_What is asked_. Extract the lines of the listing below without change, starting at the line that contains "What is the depth" and ending at the final line of the listing, with both of those lines included.

(Data items)
--- Start ---

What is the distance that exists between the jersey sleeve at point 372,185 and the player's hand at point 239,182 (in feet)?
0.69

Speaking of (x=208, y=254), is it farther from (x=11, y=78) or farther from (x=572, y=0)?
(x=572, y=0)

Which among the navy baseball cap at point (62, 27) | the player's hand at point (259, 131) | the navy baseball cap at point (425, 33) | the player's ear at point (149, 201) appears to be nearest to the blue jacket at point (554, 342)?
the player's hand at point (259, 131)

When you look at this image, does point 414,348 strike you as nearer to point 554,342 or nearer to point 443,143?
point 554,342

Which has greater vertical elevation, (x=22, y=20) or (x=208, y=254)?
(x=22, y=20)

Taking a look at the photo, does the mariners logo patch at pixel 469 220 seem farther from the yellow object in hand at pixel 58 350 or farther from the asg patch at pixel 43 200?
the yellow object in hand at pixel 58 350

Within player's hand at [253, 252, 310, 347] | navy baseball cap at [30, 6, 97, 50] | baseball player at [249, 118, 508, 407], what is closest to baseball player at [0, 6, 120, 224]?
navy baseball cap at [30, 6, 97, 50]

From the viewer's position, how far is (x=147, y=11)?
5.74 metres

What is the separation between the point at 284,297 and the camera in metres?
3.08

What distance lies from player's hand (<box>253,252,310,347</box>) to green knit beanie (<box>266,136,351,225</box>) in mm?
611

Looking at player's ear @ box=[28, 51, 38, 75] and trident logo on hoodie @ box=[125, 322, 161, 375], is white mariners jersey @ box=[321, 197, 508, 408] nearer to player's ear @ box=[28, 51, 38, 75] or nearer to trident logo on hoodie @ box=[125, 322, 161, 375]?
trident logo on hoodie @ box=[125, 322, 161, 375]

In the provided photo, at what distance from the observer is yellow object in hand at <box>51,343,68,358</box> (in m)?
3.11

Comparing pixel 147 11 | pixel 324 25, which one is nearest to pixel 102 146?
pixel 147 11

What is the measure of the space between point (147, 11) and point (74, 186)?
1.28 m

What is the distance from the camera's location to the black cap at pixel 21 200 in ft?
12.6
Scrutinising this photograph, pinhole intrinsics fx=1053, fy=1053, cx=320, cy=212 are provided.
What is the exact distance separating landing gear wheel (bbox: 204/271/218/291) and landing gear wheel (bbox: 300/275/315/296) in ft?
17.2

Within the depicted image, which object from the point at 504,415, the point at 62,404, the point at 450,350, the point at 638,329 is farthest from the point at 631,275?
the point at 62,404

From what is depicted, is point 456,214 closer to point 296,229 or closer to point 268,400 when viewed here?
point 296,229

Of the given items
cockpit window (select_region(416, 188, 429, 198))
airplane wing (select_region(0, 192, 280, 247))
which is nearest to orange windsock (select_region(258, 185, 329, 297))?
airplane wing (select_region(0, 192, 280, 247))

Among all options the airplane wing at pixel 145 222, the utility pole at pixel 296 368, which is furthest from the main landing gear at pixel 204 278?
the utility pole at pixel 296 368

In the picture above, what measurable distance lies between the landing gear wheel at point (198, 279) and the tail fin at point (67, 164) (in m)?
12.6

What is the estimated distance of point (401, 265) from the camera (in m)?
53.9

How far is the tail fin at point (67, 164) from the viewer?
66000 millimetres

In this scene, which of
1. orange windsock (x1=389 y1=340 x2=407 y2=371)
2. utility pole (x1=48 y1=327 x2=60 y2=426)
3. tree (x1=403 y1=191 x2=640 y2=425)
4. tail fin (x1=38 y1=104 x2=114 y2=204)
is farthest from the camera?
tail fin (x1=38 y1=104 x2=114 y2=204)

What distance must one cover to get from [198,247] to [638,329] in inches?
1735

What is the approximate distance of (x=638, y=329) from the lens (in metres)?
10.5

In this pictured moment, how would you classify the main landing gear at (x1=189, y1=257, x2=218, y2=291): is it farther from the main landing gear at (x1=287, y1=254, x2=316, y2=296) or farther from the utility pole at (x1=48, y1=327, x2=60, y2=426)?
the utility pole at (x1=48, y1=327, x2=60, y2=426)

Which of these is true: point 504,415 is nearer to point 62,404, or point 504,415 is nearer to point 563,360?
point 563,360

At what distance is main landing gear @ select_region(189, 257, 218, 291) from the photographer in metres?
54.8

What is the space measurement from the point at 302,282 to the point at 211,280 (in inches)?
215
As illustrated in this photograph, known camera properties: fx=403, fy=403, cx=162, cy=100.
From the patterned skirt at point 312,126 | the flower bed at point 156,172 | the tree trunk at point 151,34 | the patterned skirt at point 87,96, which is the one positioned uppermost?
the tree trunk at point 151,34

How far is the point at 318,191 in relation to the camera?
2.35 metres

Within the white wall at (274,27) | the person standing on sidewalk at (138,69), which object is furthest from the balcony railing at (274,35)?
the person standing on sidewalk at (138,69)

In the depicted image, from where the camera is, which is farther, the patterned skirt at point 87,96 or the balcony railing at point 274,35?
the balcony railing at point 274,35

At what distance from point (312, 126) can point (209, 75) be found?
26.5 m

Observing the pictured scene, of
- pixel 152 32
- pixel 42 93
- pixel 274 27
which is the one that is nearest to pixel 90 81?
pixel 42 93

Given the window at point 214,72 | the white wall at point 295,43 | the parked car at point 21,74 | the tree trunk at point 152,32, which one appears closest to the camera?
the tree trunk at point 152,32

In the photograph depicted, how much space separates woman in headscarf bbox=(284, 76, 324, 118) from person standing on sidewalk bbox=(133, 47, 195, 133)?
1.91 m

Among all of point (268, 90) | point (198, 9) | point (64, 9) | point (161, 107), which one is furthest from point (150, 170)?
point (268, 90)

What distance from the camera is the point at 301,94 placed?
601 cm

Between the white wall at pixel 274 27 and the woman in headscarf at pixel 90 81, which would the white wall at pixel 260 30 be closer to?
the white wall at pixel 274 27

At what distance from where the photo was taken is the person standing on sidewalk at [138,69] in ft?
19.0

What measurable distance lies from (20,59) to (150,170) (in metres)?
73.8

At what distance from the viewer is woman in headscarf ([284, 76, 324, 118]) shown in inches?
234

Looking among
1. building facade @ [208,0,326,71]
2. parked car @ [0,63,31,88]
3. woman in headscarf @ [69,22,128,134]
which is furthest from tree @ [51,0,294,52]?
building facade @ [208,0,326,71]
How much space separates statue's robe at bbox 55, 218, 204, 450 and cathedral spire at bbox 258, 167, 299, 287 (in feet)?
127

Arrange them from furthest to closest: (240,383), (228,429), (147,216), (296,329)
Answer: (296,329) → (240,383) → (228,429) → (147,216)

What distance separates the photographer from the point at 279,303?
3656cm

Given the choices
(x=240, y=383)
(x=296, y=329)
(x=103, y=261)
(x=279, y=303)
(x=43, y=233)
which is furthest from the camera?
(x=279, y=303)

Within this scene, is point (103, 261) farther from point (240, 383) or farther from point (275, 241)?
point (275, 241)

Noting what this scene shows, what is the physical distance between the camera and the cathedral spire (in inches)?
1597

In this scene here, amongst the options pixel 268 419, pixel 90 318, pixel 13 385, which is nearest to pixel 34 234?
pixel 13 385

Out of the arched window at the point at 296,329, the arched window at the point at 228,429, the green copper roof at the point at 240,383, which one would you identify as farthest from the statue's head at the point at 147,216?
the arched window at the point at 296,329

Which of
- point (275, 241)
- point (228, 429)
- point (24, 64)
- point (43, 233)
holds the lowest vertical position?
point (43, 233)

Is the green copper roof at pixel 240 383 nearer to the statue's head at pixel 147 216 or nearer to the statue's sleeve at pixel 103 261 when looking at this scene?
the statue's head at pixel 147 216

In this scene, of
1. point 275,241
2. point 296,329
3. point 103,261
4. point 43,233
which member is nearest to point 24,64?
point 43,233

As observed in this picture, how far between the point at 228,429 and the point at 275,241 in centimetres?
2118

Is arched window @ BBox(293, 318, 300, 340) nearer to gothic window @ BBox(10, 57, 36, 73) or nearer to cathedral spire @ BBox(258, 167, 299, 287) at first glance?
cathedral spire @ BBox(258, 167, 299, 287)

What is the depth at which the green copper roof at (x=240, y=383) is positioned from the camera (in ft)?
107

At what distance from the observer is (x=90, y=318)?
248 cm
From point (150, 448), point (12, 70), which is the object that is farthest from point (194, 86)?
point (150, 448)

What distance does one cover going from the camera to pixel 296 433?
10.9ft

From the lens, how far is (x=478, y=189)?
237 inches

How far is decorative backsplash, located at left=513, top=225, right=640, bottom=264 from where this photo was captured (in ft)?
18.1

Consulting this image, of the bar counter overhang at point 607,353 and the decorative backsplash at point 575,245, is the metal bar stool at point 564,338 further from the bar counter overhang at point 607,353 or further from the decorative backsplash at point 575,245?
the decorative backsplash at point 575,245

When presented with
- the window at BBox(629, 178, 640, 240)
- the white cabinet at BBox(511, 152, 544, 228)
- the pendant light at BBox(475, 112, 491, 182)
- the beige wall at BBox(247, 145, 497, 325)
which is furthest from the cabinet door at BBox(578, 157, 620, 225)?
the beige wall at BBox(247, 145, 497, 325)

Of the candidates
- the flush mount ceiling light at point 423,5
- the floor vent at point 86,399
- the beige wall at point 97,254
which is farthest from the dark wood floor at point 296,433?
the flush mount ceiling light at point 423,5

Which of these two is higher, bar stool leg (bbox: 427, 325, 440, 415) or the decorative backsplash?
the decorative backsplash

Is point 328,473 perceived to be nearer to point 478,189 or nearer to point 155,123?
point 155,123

--- End ---

_Full output_.
What is the depth at which the green copper roof at (x=240, y=383) is positioned from the camera (in ft)?
107

At what distance from the observer is (x=90, y=318)?
248 cm
From point (150, 448), point (12, 70), which is the object that is farthest from point (194, 86)?
point (150, 448)

What distance does one cover going from the camera to pixel 296 433?
10.9ft

From the lens, how far is (x=478, y=189)?
237 inches

How far is decorative backsplash, located at left=513, top=225, right=640, bottom=264 from where this photo was captured (in ft)?
18.1

Consulting this image, of the bar counter overhang at point 607,353 and the decorative backsplash at point 575,245, is the metal bar stool at point 564,338 further from the bar counter overhang at point 607,353 or further from the decorative backsplash at point 575,245?
the decorative backsplash at point 575,245

When presented with
- the window at BBox(629, 178, 640, 240)
- the white cabinet at BBox(511, 152, 544, 228)
- the pendant light at BBox(475, 112, 491, 182)
- the beige wall at BBox(247, 145, 497, 325)
which is furthest from the cabinet door at BBox(578, 157, 620, 225)?
the beige wall at BBox(247, 145, 497, 325)

Of the candidates
- the flush mount ceiling light at point 423,5
- the floor vent at point 86,399
- the beige wall at point 97,254
which is farthest from the dark wood floor at point 296,433?
the flush mount ceiling light at point 423,5

Which of these two is higher, bar stool leg (bbox: 427, 325, 440, 415) or the decorative backsplash?
the decorative backsplash

Is point 328,473 perceived to be nearer to point 478,189 or nearer to point 155,123?
point 155,123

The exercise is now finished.